→ **PASSAGE SHOWN**:

________________

Monday, 12 May 2014

The Magical Herbalist...

My new blog 'The Magical Herbalist' is finally here!

For those of you who wish to read & follow, just click on the link below. Much appreciated!

Thanks everyone xox

Monday, 17 March 2014

A Dialogue with Nature: Romantic Landscapes from Britain and Germany Exhibition at London's Courtauld Gallery.

Being the little culture-vulture that I am, I couldn't resist heading out on what has been a rather unlikely seasonal start to sunshine-filled March, to view the 'A Dialogue with Nature: Romantic Landscapes from Britain and Germany' exhibition, at London's supreme Courtauld Gallery, Somerset House.

'Tis the season for elegant wonderings, pleasure gardens & frolicking amongst the darling buds of Springtime, so armed with my camera & mandatory sketchbook (parasol & period costume optional), I threw-on my prettiest, vintage-inspired, salmon-pink summer dress from Collectif Clothing & one of their nifty-fifties accompanying cardigans, slipped my freshly pedicured tootsies into the vintage, cream wedges my lovely man bought me & made my way on an afternoon free of study...

After spending the past week or so having my brunette head buried deep in books on ancient magick in Herbalism & Phytotherapy, Holistic & Herbal Therapies, plant & flower uses in medicine, cooking etc (I'm becoming quite the little Herbalist). It was a lovely way to spend a day; breathing in the natural beauty around me & treating my magpie-peepers to romantic landscapes, fit for the likes of a fairytales, myths & legends.

I had been meaning to see this exhibition since I first heard about it last year. I was quite surprised to find an exhibition of the likes of one of my favourite British artists J.M.W Turner & German Romantic painter Caspar David Friedrich on display. They're seemingly more the subject of admiration within institutions as The National Gallery or The Tate Britain, I thought to myself as I purchased my ticket. I smiled pleasantly at one of the lady warders whose facial expression seemed to echo my thoughts. As if telepathically or psychically reading my mind, she began to inform me that the Courtauld's impressive collection stretches from the early Renaissance period, well into the 20th century. And what an elegant setting Somerset House was for such a collection...

Like many, when reflecting on previous exhibitions & displays at The Courtauld Gallery, you're most likely to be greeted by an array of the celebrated artistic works by Impressionists & Post-Impressionists, least likely a collection of British Romantic drawings & watercolours. What impressed me most about this collection, was the fantastic grouping of work silently & yet so powerfully depicting elements of German Romantic landscapes, painted by likes of the great Karl Friedrich Lessing & Caspar David Friedrich to name a few.

________________

[Saved entries]

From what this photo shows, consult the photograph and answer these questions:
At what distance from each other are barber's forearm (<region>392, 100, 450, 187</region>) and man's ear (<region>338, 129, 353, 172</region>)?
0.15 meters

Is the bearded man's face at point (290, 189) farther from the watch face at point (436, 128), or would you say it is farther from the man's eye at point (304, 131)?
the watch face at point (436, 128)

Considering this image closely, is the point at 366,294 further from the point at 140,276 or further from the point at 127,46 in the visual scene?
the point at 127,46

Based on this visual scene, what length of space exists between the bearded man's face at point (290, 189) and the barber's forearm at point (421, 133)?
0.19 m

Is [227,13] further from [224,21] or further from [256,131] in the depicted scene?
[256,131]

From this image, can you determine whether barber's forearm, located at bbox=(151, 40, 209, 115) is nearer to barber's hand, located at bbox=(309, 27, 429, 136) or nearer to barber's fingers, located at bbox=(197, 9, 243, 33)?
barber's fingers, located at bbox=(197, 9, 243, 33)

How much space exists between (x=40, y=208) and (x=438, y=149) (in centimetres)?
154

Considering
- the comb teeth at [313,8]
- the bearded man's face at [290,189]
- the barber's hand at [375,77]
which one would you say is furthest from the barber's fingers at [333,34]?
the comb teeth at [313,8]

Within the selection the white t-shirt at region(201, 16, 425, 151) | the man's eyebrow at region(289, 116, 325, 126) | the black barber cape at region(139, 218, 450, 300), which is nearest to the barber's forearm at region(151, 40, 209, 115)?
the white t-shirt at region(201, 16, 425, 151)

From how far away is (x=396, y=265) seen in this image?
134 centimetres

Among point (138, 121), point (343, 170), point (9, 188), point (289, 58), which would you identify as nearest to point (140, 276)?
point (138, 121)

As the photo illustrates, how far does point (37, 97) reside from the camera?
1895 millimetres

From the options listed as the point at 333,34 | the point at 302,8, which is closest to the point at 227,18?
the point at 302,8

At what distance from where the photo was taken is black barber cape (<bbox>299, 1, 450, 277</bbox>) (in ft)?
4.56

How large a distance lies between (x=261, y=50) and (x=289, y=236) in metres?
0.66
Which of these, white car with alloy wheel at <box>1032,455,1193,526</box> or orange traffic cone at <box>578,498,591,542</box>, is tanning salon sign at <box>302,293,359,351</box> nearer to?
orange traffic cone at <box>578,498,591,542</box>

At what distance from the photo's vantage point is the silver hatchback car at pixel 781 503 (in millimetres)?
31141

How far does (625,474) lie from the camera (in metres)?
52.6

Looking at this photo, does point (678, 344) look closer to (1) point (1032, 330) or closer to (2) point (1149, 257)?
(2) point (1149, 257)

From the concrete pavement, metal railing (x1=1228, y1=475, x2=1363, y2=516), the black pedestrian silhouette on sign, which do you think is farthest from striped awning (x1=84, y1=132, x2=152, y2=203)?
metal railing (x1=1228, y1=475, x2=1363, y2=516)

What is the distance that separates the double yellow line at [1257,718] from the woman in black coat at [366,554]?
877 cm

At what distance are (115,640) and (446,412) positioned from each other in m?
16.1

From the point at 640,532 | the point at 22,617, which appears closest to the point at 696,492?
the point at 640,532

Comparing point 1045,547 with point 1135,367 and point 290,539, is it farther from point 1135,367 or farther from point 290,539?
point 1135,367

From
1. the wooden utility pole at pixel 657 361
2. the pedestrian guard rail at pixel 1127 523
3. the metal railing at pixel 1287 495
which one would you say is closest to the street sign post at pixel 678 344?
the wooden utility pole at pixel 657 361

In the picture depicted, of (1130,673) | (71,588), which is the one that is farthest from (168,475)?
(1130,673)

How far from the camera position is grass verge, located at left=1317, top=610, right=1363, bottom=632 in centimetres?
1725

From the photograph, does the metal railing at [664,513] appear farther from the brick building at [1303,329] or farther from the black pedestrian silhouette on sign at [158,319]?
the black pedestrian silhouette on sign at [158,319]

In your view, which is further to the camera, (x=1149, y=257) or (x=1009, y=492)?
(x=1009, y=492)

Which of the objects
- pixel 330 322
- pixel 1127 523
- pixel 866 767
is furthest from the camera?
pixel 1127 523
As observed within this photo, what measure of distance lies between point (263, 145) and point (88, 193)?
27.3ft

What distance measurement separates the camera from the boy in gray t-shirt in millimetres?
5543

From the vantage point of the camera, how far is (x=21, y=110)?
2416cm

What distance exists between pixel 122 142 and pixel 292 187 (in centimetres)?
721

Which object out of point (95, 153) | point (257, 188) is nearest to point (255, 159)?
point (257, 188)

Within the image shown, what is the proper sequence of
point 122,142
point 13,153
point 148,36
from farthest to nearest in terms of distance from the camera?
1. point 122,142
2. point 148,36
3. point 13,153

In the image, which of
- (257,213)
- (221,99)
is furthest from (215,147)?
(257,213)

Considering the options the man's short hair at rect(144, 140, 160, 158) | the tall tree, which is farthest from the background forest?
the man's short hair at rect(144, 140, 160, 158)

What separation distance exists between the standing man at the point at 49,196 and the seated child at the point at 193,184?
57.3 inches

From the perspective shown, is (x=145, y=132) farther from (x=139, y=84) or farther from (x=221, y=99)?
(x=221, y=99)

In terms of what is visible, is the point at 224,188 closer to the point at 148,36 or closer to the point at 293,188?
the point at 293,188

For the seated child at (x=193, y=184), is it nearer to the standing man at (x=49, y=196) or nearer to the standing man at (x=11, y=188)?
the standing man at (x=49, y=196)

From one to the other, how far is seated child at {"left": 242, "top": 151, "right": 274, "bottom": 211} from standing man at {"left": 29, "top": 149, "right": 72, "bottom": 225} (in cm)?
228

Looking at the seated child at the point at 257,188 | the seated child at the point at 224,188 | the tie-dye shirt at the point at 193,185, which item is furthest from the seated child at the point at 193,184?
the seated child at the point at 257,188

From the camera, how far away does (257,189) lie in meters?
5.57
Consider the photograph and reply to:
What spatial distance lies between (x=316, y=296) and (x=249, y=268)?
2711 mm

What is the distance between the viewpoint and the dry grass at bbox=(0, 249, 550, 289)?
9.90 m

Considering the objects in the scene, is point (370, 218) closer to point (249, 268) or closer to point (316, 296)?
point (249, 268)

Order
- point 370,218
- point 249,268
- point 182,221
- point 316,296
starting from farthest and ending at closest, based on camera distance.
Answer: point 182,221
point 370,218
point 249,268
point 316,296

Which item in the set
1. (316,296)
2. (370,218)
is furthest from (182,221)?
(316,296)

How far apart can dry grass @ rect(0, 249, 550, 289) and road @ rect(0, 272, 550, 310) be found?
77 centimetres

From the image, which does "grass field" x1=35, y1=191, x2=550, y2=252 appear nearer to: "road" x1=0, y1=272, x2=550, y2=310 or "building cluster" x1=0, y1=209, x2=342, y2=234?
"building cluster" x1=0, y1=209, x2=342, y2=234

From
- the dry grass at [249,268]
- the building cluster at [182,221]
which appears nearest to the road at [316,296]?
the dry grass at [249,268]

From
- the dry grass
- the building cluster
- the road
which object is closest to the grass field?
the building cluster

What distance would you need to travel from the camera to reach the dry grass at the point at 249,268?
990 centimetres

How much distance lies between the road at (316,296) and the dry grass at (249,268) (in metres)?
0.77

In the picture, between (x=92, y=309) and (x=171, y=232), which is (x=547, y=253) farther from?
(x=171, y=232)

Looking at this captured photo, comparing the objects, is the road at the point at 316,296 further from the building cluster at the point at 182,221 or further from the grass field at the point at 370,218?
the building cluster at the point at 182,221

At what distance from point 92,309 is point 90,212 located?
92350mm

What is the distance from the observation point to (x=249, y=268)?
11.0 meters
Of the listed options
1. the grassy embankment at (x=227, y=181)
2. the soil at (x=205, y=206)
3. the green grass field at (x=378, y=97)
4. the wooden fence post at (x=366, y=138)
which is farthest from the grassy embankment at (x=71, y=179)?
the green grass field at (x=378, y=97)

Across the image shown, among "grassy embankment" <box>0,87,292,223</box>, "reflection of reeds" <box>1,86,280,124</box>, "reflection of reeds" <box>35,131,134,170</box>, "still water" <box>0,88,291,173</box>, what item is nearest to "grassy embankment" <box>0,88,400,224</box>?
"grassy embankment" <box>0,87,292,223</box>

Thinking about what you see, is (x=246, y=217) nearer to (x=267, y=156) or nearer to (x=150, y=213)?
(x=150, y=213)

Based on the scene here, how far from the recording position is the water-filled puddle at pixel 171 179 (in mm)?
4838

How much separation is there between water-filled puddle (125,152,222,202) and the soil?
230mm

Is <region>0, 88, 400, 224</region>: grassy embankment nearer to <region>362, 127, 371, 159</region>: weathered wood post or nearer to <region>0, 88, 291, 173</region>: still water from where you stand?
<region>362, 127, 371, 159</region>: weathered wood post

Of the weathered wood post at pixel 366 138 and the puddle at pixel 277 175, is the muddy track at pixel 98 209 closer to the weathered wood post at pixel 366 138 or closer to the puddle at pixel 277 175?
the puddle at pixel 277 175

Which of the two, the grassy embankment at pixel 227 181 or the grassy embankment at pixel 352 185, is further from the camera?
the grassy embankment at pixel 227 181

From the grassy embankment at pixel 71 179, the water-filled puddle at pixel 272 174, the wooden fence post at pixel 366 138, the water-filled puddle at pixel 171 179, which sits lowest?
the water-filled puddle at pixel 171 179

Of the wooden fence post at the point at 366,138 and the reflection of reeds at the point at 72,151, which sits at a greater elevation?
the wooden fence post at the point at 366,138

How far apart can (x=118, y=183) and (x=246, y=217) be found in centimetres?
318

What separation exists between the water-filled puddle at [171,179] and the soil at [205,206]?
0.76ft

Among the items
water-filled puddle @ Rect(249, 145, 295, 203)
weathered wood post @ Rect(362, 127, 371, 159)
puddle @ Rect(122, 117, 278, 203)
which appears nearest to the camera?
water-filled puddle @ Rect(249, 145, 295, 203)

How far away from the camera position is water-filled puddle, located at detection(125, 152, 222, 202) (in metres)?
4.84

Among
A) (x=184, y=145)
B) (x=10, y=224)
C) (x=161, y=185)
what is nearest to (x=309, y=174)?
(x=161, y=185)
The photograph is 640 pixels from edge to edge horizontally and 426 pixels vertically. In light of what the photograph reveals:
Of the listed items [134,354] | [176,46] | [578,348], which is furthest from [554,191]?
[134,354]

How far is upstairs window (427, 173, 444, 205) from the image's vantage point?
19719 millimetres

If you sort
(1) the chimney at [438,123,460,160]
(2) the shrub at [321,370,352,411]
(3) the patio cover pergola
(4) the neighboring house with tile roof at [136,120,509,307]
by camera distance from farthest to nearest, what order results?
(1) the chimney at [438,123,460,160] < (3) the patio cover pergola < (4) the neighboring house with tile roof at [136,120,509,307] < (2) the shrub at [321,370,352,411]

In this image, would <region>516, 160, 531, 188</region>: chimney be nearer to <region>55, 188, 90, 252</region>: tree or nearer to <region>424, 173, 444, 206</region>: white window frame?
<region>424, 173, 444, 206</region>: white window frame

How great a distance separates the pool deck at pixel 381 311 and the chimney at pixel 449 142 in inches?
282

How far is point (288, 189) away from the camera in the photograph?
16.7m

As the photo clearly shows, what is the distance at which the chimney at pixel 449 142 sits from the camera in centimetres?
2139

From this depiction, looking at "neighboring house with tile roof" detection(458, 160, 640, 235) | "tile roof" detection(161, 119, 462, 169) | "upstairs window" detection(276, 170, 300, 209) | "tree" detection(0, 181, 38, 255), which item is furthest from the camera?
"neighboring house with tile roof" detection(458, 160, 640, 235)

________________

→ **TASK 1**: Reproduce the part of the blog post that starts with "Thanks everyone xox" and goes on through "Gallery, Somerset House.".
→ **TASK 2**:
Answer these questions from the blog post:
(a) At which gallery was the exhibition shown?
(b) Which brand made the salmon-pink summer dress?
(c) According to the lady warder, what period does the Courtauld's collection span?
None of the rows are needed for this work.

→ **WRITTEN RESPONSE 1**:
Thanks everyone xox

Monday, 17 March 2014

A Dialogue with Nature: Romantic Landscapes from Britain and Germany Exhibition at London's Courtauld Gallery.

Being the little culture-vulture that I am, I couldn't resist heading out on what has been a rather unlikely seasonal start to sunshine-filled March, to view the 'A Dialogue with Nature: Romantic Landscapes from Britain and Germany' exhibition, at London's supreme Courtauld Gallery, Somerset House.

→ **WRITTEN RESPONSE 2**:
(a) London's Courtauld Gallery, Somerset House
(b) Collectif Clothing
(c) From the early Renaissance period well into the 20th century